Original Author: Momir
Source: IOSG Ventures
TL;DR
The Web3 vision's fervor from 2021 has faded, and Ethereum is facing severe challenges. Not only has market perception of Web3.0 changed, but Ethereum is also experiencing fierce competition for remaining market share from emerging platforms like Solana. Key issues such as Layer 2 fragmentation, value capture erosion, ecosystem control dilution, and leadership insufficiency have further weakened Ethereum's user experience and economic value, and have shaken Ethereum's influence with the rising discourse of Layer 2 networks. These factors ultimately led to one of the most dramatic price corrections in $ETH's history.
However, hope remains: by promoting L2 interoperability, prioritizing infrastructure centered on $ETH, and adopting a decisive, performance-driven leadership approach, Ethereum still has a chance to regain its glory. Ethereum's solid underlying architecture and vibrant developer ecosystem remain its enduring advantages, but to restore $ETH's exceptional status, strategic actions must be taken swiftly.

● Material to process
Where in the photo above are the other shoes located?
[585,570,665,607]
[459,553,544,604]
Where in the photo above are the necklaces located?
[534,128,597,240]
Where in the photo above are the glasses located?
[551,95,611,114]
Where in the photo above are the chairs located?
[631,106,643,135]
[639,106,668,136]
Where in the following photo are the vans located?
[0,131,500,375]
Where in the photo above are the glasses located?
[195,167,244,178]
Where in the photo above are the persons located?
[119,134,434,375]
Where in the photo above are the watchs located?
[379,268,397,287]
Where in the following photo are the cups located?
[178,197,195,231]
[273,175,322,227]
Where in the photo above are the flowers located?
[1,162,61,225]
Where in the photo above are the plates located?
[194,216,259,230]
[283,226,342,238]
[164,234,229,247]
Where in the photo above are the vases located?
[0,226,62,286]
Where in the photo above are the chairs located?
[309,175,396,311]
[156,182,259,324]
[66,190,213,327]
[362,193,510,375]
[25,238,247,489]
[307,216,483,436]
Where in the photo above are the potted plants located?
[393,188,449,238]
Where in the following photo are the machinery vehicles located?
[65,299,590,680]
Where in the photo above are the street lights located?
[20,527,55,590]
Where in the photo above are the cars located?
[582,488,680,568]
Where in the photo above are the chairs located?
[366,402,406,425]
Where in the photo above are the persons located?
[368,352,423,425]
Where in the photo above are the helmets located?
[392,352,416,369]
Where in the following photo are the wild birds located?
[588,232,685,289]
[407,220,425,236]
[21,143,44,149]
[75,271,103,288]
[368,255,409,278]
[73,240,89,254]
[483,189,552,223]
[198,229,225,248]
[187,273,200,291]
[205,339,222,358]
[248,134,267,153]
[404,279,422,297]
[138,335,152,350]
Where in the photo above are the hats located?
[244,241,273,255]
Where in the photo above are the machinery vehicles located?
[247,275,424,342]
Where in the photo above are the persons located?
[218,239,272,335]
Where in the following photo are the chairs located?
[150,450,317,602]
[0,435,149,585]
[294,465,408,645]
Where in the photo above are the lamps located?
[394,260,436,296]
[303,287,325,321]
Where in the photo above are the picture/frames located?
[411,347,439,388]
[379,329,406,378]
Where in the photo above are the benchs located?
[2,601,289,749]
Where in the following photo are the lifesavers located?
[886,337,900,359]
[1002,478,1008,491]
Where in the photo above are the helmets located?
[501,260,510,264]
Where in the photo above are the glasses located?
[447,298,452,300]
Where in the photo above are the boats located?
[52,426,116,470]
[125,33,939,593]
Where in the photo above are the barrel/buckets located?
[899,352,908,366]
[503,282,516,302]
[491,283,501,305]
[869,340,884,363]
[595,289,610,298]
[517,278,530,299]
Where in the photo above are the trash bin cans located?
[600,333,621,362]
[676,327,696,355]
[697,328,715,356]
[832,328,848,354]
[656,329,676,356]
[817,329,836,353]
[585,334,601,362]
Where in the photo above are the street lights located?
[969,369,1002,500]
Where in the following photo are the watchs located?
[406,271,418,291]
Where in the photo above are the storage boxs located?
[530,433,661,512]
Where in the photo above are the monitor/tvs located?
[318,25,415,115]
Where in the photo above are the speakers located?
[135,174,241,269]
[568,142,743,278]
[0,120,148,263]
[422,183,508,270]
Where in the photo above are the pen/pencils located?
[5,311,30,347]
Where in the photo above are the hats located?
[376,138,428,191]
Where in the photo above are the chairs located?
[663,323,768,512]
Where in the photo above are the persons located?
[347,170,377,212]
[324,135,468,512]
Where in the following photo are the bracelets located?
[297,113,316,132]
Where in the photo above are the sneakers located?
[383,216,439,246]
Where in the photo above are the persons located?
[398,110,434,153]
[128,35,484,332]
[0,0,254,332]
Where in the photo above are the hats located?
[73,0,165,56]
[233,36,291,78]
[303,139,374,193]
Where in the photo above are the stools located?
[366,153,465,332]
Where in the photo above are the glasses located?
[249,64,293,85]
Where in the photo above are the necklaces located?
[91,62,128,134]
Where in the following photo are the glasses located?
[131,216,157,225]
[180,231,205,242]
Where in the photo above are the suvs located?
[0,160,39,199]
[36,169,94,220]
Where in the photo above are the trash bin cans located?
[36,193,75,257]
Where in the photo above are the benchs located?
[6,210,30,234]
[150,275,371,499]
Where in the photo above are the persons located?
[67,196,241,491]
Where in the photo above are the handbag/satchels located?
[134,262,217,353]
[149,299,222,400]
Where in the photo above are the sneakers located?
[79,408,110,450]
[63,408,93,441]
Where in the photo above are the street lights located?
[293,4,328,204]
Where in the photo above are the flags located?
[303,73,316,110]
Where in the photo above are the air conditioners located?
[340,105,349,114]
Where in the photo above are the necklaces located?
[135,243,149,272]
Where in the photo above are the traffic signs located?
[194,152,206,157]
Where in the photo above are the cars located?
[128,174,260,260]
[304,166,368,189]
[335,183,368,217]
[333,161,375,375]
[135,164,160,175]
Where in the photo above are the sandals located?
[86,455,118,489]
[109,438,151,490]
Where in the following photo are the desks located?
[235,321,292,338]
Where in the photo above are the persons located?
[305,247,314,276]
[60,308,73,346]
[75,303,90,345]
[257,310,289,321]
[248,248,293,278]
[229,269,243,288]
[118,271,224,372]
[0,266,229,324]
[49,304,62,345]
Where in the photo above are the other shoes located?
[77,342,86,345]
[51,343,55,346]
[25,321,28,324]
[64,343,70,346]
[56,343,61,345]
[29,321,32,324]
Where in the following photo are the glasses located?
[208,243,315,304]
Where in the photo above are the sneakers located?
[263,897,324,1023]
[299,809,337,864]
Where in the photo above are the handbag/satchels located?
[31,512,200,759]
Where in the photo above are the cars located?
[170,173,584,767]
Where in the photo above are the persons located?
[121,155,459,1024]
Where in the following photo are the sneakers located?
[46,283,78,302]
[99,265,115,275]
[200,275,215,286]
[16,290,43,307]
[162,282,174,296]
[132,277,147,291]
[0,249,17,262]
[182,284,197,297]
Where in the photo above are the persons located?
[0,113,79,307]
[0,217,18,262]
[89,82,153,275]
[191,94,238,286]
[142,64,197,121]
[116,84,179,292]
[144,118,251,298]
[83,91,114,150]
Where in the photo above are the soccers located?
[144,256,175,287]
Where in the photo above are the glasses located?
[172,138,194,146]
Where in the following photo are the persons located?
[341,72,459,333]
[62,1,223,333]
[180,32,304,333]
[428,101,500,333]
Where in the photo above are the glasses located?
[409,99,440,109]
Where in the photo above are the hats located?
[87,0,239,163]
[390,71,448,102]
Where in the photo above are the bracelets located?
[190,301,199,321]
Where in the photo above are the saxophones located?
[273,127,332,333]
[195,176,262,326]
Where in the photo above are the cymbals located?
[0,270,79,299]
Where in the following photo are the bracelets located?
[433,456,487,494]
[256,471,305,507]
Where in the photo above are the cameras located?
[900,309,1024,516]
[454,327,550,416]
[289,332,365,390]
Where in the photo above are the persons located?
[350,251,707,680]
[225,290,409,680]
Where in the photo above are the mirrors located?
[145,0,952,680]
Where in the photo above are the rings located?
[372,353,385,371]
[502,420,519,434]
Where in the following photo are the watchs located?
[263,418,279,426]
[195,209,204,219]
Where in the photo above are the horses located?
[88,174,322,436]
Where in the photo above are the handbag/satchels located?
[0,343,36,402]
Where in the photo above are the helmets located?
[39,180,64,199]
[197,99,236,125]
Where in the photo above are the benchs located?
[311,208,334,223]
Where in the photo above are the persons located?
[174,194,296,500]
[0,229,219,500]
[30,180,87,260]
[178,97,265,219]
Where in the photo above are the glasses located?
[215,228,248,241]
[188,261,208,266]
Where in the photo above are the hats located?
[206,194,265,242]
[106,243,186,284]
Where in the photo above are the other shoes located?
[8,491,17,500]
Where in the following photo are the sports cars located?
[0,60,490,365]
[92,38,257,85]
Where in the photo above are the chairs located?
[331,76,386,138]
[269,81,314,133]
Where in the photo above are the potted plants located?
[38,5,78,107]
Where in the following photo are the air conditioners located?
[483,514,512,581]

● Problems to solve
a: Duplicate the passage of the Ethereum article that starts with "Original Author: Momir" and goes on through "in $ETH's history.".
b: Set down the lines of the records, starting with the line with "Where in the following photo are the cups" and going on through the line with "[2,601,289,749]".
The article on Ethereum and the records do not share a source.

● Correct answers
a:
Original Author: Momir
Source: IOSG Ventures
TL;DR
The Web3 vision's fervor from 2021 has faded, and Ethereum is facing severe challenges. Not only has market perception of Web3.0 changed, but Ethereum is also experiencing fierce competition for remaining market share from emerging platforms like Solana. Key issues such as Layer 2 fragmentation, value capture erosion, ecosystem control dilution, and leadership insufficiency have further weakened Ethereum's user experience and economic value, and have shaken Ethereum's influence with the rising discourse of Layer 2 networks. These factors ultimately led to one of the most dramatic price corrections in $ETH's history.

b:
Where in the following photo are the cups located?
[178,197,195,231]
[273,175,322,227]
Where in the photo above are the flowers located?
[1,162,61,225]
Where in the photo above are the plates located?
[194,216,259,230]
[283,226,342,238]
[164,234,229,247]
Where in the photo above are the vases located?
[0,226,62,286]
Where in the photo above are the chairs located?
[309,175,396,311]
[156,182,259,324]
[66,190,213,327]
[362,193,510,375]
[25,238,247,489]
[307,216,483,436]
Where in the photo above are the potted plants located?
[393,188,449,238]
Where in the following photo are the machinery vehicles located?
[65,299,590,680]
Where in the photo above are the street lights located?
[20,527,55,590]
Where in the photo above are the cars located?
[582,488,680,568]
Where in the photo above are the chairs located?
[366,402,406,425]
Where in the photo above are the persons located?
[368,352,423,425]
Where in the photo above are the helmets located?
[392,352,416,369]
Where in the following photo are the wild birds located?
[588,232,685,289]
[407,220,425,236]
[21,143,44,149]
[75,271,103,288]
[368,255,409,278]
[73,240,89,254]
[483,189,552,223]
[198,229,225,248]
[187,273,200,291]
[205,339,222,358]
[248,134,267,153]
[404,279,422,297]
[138,335,152,350]
Where in the photo above are the hats located?
[244,241,273,255]
Where in the photo above are the machinery vehicles located?
[247,275,424,342]
Where in the photo above are the persons located?
[218,239,272,335]
Where in the following photo are the chairs located?
[150,450,317,602]
[0,435,149,585]
[294,465,408,645]
Where in the photo above are the lamps located?
[394,260,436,296]
[303,287,325,321]
Where in the photo above are the picture/frames located?
[411,347,439,388]
[379,329,406,378]
Where in the photo above are the benchs located?
[2,601,289,749]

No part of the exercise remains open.